La povera Kyenge è stata saggiamente redarguita, le si è raccomandato di essere meno “sovreccitata” e anche di parlare meno, perché il governo Letta deve far fronte ai quotidiani ricatti della destra e non può compromettersi con una legge che in sé sarebbe anche valida, ma che per l’Italia, paese perennemente minorenne, appare ancora prematura. Insomma, siamo alle solite: abbiate pazienza e non disturbate troppo il conduttore. Sa lui con che velocità bisogna procedere.

Per certi moderati in Italia è sempre tutto prematuro e la politica migliore consiste in ogni circostanza nel dare un colpo al cerchio e uno alla botte. Negli anni Settanta dello scorso secolo era prematura la legge sul divorzio e infatti si cercò di sostituirla con un pastrocchio che accontentasse anche i cattolici, finché l’opinione pubblica sollecitata da alcune minoranze laiche combattive non riuscì ad imporla.

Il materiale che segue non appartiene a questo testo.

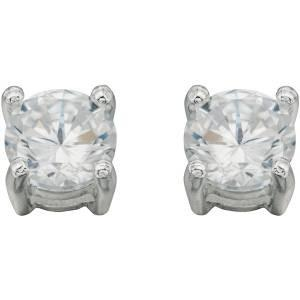 Silver Claw Set CZ Round Stud Earring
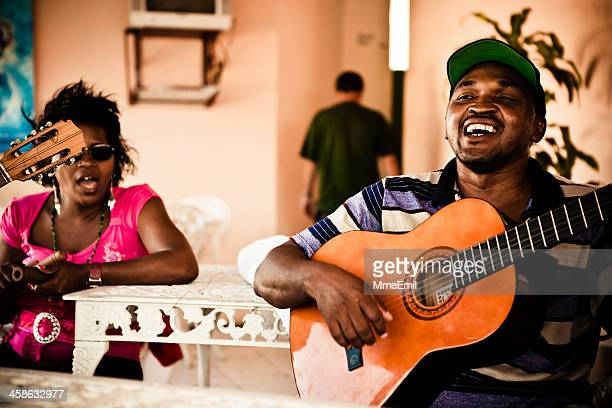 cuban musicians - varadero beach stock pictures, royalty-free photos & images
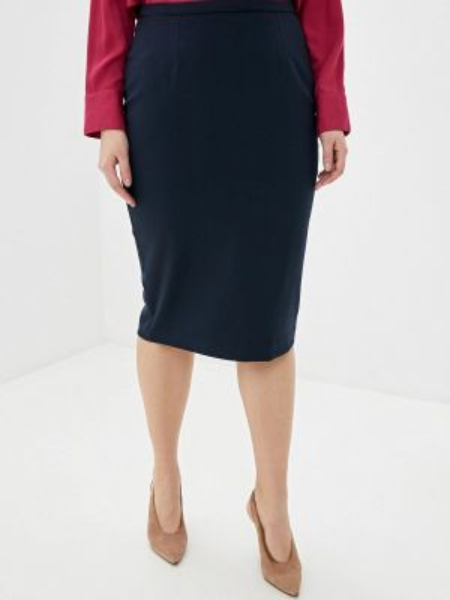 Юбка - синяя Marks & Spencer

Ed era talmente prematura che, qualche anno dopo, il paese l’approvò a grande maggioranza. Non parliamo poi della legge sull’aborto che avrebbe dovuto scatenare la rivolta del paese cattolico: anche questa passò e venne poi confermata da un referendum nel quale la maggioranza dei favorevoli al mantenimento della legge fu ancora più vasta di quella che aveva votato per la conservazione del divorzio. Il fatto è che allora i laici c’erano (radicali, socialisti, qualche liberale) e si facevano sentire con forza e con chiarezza. Oggi la situazione è cambiata: abbiamo dovuto subire l’approvazione di una legge grottesca e incoerente sulla procreazione assistita, che è stata poi demolita dalla Corte costituzionale.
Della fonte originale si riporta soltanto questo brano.